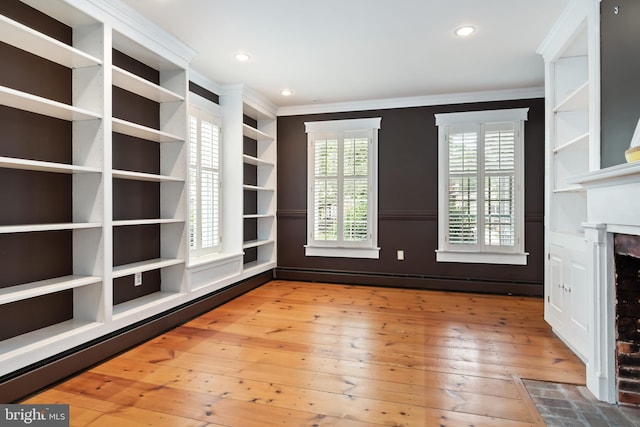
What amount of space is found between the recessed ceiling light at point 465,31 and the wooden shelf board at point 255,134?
9.07ft

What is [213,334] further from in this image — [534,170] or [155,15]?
[534,170]

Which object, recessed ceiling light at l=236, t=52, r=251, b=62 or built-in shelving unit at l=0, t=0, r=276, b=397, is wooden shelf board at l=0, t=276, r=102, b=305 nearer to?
built-in shelving unit at l=0, t=0, r=276, b=397

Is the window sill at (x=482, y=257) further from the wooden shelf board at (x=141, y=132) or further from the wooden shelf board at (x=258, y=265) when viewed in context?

---

Can you reproduce every line of the records above word for word, leaving the pictures out?

### Final answer
What amount of space is found between the recessed ceiling light at point 465,31 and the wooden shelf board at point 255,134?
9.07ft

What is [213,334] further from in this image — [534,170] or [155,15]?
[534,170]

Which object, recessed ceiling light at l=236, t=52, r=251, b=62 or built-in shelving unit at l=0, t=0, r=276, b=397, is wooden shelf board at l=0, t=276, r=102, b=305 nearer to?
built-in shelving unit at l=0, t=0, r=276, b=397

Is the window sill at (x=482, y=257) further from the wooden shelf board at (x=141, y=132) or further from the wooden shelf board at (x=258, y=265) when viewed in context?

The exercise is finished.